I spilled a beer on myself, so I went back to my place to change. The city marshall was at my door with a warrant. That beer cost me 760 bucks.
When I was her age, Pluto was still a planet... but i said what the hell
Question. If Kwik Trip and Kum and Go were to merge, what would they call it? Kwik Kum or Kum Kwik?
I have started doing my homework in bars. It just feels right.
I should have some sort of frequent buyer card or something. I just bought my third bottle of Captain this week. It's Wednesday.
The vodka told me to go iceskating on my frozen pool. I may have attempted.
A girl pulled up next to me at a stoplight just now, looked around for a second, and then changed her top, bra and all, before the light turned green. New. Hero.

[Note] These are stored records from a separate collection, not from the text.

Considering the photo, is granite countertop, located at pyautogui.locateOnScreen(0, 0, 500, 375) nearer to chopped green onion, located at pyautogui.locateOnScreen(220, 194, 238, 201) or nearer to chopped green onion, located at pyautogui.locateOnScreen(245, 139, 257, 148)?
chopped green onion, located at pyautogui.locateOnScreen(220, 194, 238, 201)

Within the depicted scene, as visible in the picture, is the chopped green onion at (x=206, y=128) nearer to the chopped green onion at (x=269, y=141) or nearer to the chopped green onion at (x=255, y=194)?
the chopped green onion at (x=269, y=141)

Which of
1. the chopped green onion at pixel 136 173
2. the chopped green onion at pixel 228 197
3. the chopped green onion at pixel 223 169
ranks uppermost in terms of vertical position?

Me too. We could do it like prostitutes. No kissing on the mouth.
I am not betting on the failure of any friend that is not you.
There was a time I was reining queen of Sunday funday... And at that same time I also weighed 20 pounds more, had the morale of a spearmint rhino stripper, and woke up most mornings asking more questions than fucking Barbara Walters. I think I just wrote my own epitaph.
They should just send me home - I'm literally doing nothing but watching porn and listening to pandora.
Strip club or gay bar tonight?
I am an emotionally compromised bisexual.
good morning. i just did a walk of shame in front of his grandmother.
the fact that your 21st birthday is also new years eve is pretty much a death sentence
yeah we're all naked, and I think we just shaved Chad.